In a Hurry to Slow Down

Do you feel like the clock is running out on you?

Like you are racing to catch the next moment, terrified it will vanish.
In a hurry to slow down.
In a hurry to reach all the planned destinations.

My relationship to time is distorted.
I have no control over how long I will be gifted this life or how long the ones I love will be here.
This creates a ticking time bomb in my mind, in my chest.
I must somehow find a way to squeeze in as many precious moments as possible.

Anxiously, I cram as much into my day as I can, being sure to prioritize time with children.

The same children who are growing uncomfortably fast and who will one day leave this home to create their own lives.

I get two hours to myself and feel it slip unreasonably fast through my fingers.

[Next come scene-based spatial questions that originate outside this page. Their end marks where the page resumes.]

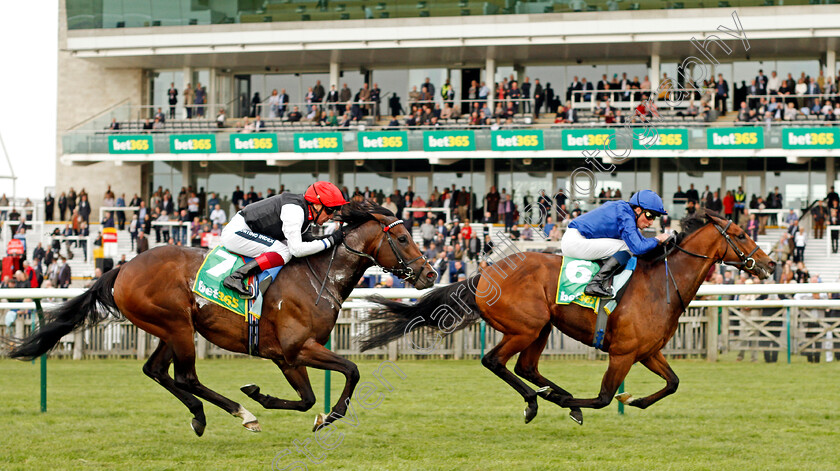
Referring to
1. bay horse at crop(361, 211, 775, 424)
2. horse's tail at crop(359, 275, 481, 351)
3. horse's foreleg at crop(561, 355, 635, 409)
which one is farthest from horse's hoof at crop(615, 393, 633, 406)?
horse's tail at crop(359, 275, 481, 351)

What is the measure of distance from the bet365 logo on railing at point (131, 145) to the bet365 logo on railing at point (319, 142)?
4.53m

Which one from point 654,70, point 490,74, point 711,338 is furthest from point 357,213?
point 654,70

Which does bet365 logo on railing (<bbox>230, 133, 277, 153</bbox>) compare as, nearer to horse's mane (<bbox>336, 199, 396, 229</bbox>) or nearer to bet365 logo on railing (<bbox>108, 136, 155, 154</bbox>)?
bet365 logo on railing (<bbox>108, 136, 155, 154</bbox>)

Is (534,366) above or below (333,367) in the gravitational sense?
below

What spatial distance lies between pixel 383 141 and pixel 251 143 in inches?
152

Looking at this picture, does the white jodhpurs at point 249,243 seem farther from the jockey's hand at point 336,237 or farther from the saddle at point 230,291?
the jockey's hand at point 336,237

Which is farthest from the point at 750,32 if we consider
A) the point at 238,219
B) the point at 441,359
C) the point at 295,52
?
the point at 238,219

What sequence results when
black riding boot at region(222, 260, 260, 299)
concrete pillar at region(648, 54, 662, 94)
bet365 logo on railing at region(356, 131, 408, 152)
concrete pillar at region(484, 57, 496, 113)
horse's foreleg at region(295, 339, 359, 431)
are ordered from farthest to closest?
concrete pillar at region(484, 57, 496, 113), concrete pillar at region(648, 54, 662, 94), bet365 logo on railing at region(356, 131, 408, 152), black riding boot at region(222, 260, 260, 299), horse's foreleg at region(295, 339, 359, 431)

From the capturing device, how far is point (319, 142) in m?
26.5

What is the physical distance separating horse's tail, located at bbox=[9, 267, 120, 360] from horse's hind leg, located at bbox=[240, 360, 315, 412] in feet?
3.98

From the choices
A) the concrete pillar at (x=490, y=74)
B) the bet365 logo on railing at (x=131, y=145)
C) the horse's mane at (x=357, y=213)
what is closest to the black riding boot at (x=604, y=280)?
the horse's mane at (x=357, y=213)

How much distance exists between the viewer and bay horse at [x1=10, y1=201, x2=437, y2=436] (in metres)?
5.86

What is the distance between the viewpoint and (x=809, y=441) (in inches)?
246

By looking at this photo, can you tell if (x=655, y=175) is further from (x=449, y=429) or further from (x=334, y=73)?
(x=449, y=429)
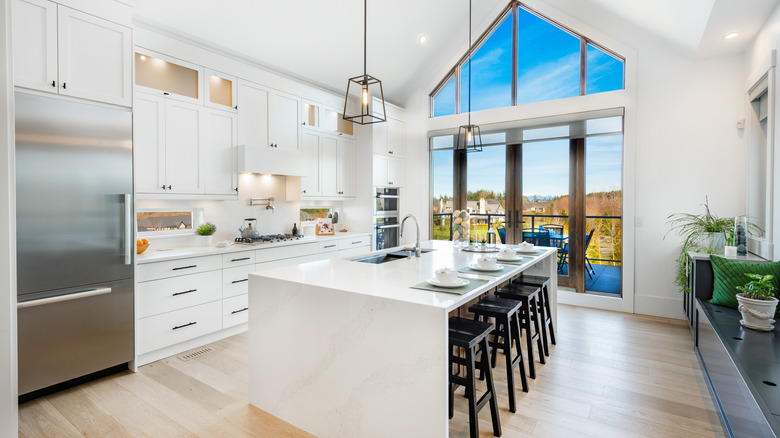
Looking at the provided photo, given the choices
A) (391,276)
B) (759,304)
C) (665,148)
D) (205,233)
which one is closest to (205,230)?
(205,233)

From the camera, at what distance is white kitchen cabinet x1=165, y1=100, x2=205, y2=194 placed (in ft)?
11.4

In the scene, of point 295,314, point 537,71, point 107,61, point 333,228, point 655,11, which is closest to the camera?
point 295,314

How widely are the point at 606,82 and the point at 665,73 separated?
0.59m

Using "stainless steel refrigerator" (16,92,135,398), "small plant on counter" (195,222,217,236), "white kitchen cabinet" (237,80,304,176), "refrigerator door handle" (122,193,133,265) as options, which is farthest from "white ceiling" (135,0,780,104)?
"small plant on counter" (195,222,217,236)

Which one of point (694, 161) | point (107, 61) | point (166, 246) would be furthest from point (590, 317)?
point (107, 61)

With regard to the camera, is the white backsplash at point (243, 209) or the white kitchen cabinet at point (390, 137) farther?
the white kitchen cabinet at point (390, 137)

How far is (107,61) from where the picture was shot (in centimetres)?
278

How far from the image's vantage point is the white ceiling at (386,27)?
10.9ft

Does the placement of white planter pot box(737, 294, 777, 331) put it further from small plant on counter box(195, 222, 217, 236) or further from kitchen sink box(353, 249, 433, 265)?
small plant on counter box(195, 222, 217, 236)

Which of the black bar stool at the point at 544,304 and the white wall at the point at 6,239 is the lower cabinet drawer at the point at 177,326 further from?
the black bar stool at the point at 544,304

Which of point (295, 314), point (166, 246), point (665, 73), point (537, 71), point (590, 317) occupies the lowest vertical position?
point (590, 317)

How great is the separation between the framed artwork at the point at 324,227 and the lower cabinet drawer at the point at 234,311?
5.51ft

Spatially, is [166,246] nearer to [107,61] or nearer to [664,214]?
[107,61]

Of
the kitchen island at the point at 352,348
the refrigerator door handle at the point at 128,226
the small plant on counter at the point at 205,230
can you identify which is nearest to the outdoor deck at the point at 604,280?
the kitchen island at the point at 352,348
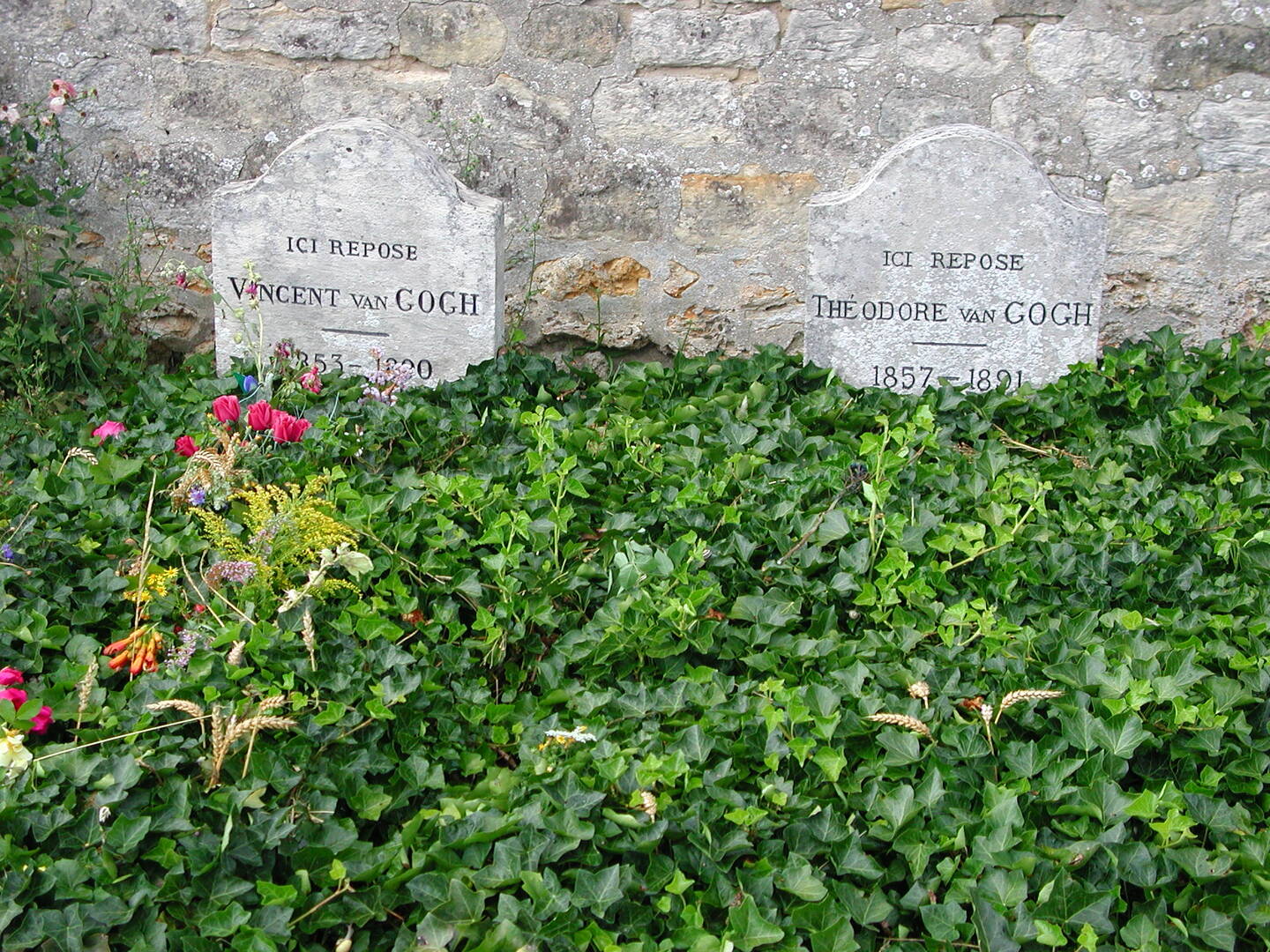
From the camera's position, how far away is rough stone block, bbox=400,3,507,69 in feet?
14.0

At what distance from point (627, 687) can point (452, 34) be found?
9.55ft

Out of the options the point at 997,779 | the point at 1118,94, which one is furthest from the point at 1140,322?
the point at 997,779

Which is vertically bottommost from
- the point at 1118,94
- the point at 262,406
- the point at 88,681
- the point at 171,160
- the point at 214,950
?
the point at 214,950

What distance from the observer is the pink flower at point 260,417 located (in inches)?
117

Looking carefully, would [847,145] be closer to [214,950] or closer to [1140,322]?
[1140,322]

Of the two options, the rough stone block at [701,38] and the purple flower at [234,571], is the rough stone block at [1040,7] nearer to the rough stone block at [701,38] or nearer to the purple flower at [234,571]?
the rough stone block at [701,38]

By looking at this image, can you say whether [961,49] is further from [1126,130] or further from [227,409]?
[227,409]

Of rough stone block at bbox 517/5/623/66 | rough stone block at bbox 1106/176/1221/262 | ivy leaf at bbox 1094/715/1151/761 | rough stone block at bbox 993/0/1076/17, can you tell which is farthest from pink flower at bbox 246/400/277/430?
rough stone block at bbox 1106/176/1221/262

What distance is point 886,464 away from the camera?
2.95 m

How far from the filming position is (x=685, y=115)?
14.1ft

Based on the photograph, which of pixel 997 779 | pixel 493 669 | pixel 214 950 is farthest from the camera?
pixel 493 669

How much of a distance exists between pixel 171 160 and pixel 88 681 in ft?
9.49

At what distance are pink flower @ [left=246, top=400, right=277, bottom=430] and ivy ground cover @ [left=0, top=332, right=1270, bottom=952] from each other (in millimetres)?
59

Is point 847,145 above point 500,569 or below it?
above
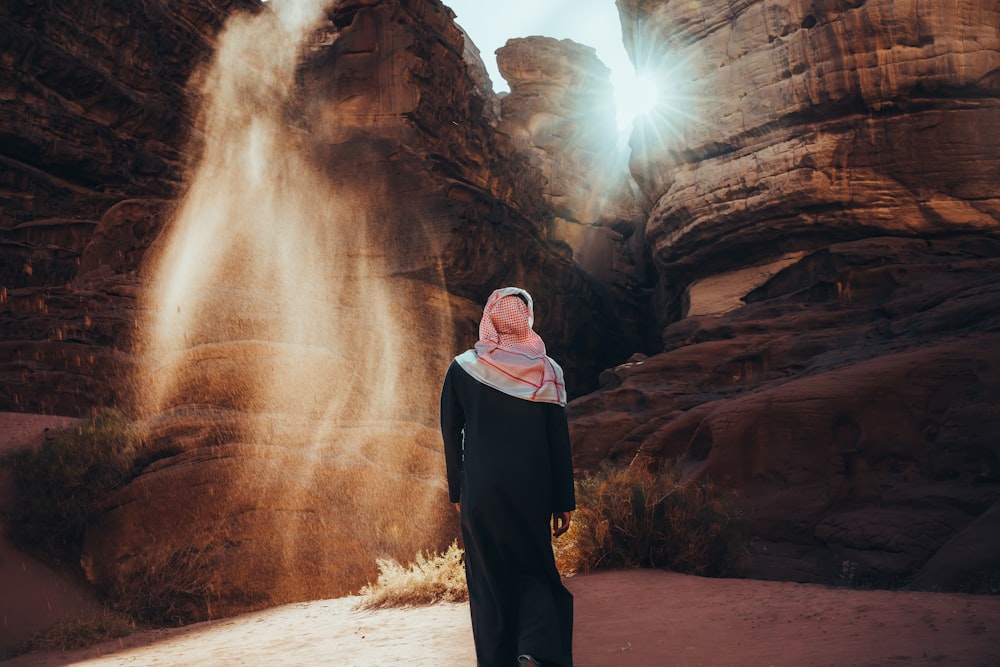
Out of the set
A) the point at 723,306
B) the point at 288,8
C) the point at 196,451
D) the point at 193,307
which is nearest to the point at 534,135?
the point at 288,8

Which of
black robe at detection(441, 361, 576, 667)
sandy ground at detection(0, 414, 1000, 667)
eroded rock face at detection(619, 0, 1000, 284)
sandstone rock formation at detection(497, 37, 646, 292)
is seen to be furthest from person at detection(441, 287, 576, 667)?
sandstone rock formation at detection(497, 37, 646, 292)

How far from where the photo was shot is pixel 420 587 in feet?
24.3

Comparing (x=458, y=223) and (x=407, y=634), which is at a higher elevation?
(x=458, y=223)

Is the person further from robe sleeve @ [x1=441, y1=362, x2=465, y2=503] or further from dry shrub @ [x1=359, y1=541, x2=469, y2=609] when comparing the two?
dry shrub @ [x1=359, y1=541, x2=469, y2=609]

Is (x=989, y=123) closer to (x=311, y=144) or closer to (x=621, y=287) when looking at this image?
(x=621, y=287)

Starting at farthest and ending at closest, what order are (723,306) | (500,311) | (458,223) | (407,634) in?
(723,306)
(458,223)
(407,634)
(500,311)

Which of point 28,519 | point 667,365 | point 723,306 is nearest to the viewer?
point 28,519

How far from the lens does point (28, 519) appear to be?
8906 millimetres

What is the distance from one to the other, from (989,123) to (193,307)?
2169cm

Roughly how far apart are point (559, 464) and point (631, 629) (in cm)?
193

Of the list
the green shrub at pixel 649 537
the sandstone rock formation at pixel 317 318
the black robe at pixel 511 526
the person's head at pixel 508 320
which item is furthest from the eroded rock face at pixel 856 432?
the person's head at pixel 508 320

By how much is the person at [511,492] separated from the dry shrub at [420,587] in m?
3.73

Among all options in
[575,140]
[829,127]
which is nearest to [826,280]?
[829,127]

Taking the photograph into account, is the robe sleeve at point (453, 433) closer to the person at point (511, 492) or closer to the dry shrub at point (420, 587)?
the person at point (511, 492)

Most days, the two hours before my husband comes home from work slow to a damn near halt.

I am tired.
The kids want endless attention.
Dinner must be made.
Do we screen time to rest and let the time slip out of our grasp?
Or do we sit in the boredom, the slowness, the togetherness?
Yawning our way through fatigue and moments of inspiration and fun.

I fucking hate time and especially dinner time.

Who is coming to make dinner?
Oh, it’s me again.

I hate that time takes forever to heal heartache and brokenness.
I hate that there is no consistency when it comes to how many years we get and who will get a short life.
Shouldn’t we at least be aware of when our time will run out?
I hate that time swallows years and drags on hours.
How does it do that?
Really, I want to know, how?
I hate that I rush to squeeze extra minutes where there are none.

I hate when other people feel calm and free, like they have all the time in the world.

Don’t they know this life is a ticking time bomb?
You only get so long, and that’s it.

I grab my screen.
I zone out.
I pretend time isn’t precious.
I let my mind get distracted and stop pestering me.
I see too much on my phone.
My heart aches for this world.
My algorithm is mostly pain, hurt, and rage.
I pull away from screen time, usually angry.

How did all that time just vanish?
What is this world we are giving to our kids?

To combat this rushed time, I have started going outside more.
I’ve been digging in the succulent garden, pulling weeds, and potting new plants.
I keep setting down my phone and walking away from it.

Maybe it’s the phone I really hate, for how much time it steals, for how much it distracts.

I feel the anxiety in my chest as the sun lowers for the day.
My kids race past each other on their bikes, and every time, my chest tightens, afraid they might collide.
My body remembers those collisions.
I say too many times, “Stay on your side. Watch out for your sister. Watch out for your brother. Don’t cut her off. Good job staying on your side. Good job stopping.”
Wouldn’t it be easier to just let them watch screens?
I’m so tired.

I guess what I’m saying is it’s all too fast and yet, right on time.

Don’t miss it.
Don’t miss the anxiety, the calm, the anger, the love, the sadness; all of it is what makes you human.

Since it’s Friday, here’s an exercise I got from a book I can’t remember now, where you write your eulogy.
Wait, don’t go!
I promise this is a sweet exercise.
You write what you would hope people would say at your funeral.

This is the quickest way to feel into what is precious to you.

What matters to you?
What do you wish to leave behind as your legacy?
Kindness,
Love,
Generosity,
Fierce rebellion,
I don’t know, it’s your life.

I wrote mine a long time ago, when I find it buried in one of these journals, I’ll share it.
I know one thing that stood out and mattered most to me was to be there for my friends.
To be the kind of person people can lean on in hard times and know they are loved and supported.
To be someone who encourages people, lifts their spirits, and reminds them of how wildly capable they are and how much they matter.